Most lucid individuals would concur that the brutal assault by Gadlin on his girlfriend in every way fit the definition of a violent offense. However, thanks to obvious flaws in the way Prop 57 was written, assault with a deadly weapon is a “non-violent” offense. So, notwithstanding his prior strike convictions for forcible rape and child molestation, based on Gadlin’s current conviction the court ruled he must be considered for early release.
So, add a rapist, child molester and knife slashing attacker to the ever-growing list of dangerous and violent offenders whom Prop 57 has now made eligible for early release. We have highlighted inmates convicted of arguably violent offenses who have been released early thanks to Prop 57. Our warning in the campaign that sex offenders would be eligible for early release has sadly proven correct thanks to this and other court rulings.

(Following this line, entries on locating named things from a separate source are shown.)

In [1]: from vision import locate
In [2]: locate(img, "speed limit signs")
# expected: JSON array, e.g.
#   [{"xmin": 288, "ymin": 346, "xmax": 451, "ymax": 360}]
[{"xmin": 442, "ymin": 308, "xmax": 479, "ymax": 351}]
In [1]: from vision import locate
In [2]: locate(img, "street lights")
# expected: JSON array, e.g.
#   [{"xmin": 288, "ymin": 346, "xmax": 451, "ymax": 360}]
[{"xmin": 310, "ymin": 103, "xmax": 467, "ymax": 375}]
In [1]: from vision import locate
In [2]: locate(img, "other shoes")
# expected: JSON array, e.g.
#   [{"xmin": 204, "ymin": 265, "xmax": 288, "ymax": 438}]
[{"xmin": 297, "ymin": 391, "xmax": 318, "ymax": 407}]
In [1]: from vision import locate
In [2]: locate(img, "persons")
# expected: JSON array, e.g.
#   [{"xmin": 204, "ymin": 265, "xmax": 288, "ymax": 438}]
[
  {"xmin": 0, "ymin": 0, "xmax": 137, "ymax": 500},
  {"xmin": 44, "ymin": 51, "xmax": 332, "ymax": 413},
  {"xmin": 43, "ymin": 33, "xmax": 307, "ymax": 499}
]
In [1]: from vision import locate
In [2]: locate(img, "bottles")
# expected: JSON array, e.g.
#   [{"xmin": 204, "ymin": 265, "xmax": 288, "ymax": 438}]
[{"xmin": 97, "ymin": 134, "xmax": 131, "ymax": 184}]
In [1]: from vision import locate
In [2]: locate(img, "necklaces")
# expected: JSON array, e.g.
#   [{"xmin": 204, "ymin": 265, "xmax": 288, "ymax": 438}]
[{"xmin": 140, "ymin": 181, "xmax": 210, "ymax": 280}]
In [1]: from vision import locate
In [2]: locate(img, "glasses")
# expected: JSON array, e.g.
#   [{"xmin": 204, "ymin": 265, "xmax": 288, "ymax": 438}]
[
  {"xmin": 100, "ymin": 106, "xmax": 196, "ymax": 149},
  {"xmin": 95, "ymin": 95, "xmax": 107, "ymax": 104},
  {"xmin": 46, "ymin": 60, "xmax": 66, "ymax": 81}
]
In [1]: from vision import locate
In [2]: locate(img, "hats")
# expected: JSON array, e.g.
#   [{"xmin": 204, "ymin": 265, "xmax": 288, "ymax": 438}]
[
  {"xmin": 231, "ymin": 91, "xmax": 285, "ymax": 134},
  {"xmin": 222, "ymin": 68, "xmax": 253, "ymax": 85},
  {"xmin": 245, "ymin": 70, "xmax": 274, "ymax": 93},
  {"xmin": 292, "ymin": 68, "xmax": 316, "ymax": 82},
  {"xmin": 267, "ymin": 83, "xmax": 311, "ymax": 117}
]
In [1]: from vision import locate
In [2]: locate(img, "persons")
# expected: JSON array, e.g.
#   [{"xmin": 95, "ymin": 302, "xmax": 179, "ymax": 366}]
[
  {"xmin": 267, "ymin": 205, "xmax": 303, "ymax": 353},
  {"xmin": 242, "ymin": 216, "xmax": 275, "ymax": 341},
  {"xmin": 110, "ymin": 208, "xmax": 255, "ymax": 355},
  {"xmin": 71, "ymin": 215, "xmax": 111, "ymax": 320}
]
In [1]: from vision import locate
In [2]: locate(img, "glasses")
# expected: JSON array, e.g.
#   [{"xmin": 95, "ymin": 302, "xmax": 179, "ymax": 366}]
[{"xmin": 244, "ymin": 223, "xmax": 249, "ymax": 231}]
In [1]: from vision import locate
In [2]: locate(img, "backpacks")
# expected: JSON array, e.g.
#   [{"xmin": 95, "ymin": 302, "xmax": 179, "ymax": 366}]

Prop 57 supporters have been reduced to sputtering that even though violent offenders are eligible for early release, the Parole Board or the Governor will not likely approve such releases. Such claims are not only disingenuous but would be an admission that the parole board is violating equal protection laws by not exercising its discretion within the parameters of the law as defined by the courts. If the court has ruled that inmates such as Gadlin are eligible, the Parole Board mustmeaningfully consider them for early release. Moreover, we are talking about the same Parole Board that has granted release by the busload to murderers serving life sentences. The latest figures (2016) showed the Parole Board had recommended for release 1,590 inmates serving a life sentence, and only 20% of those release decisions were subsequently blocked by the Governor. A discerning stopgap guarding public safety they are not.
We consistently warned voters that Prop 57 would result in early release of violent inmates, but the lies of the Prop 57 supporters won the day. Now we are in the oddly tragic position of wishing that we had been wrong.